(Set task 1) In the Pig join question, which file path does the statement that creates sample1 load from?
(Set task 2) Write the next part of the Pig join question, starting after its final line of output.

Reputation: 940
I have performed an inner join on two tables. However, I am unable to perform the summation on one of the cloumns:
Queries performed:
sample1 = load '/user/tweets/samples.csv' using PigStorage AS (line:chararray);
words = FOREACH sample1 GENERATE FLATTEN(TOKENIZE(REPLACE(LOWER(TRIM(line)),'[\\p{Punct},\\p{Cntrl}]',''))) AS word
newinnerjoin = join words by word, wordlexion by lexword;
Below is the output of the table: newinnerjoin
(important,important,2)
(irritated,irritated,-3)
(promoting,promoting,1)
(promoting,promoting,1)
(appreciate,appreciate,2)
(confidence,confidence,2)

(Provided material)
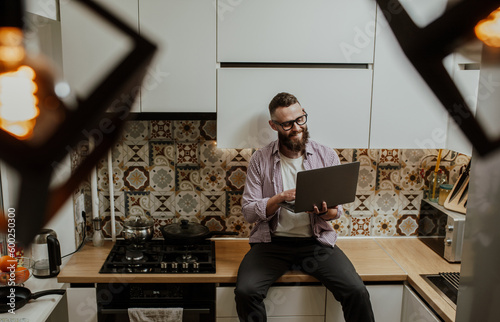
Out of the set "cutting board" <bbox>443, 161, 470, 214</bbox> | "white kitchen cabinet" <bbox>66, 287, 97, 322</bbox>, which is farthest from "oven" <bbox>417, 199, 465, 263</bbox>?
"white kitchen cabinet" <bbox>66, 287, 97, 322</bbox>

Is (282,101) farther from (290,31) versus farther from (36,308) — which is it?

(Reply 1) /user/tweets/samples.csv

(Reply 2)
I want to perform the aggregation on column 3 of the inner join results. So, I would like the sum to be calculated as 2 + -3 + 1 + 1 + 2 + 2 = 5 IS there a way i can do without storing the inner join results in csv file ? Please advise.
Thanks
Upvotes: 1
Views: 107
Reputation: 4724
Can you add the below 3 lines of code and let me know the result?.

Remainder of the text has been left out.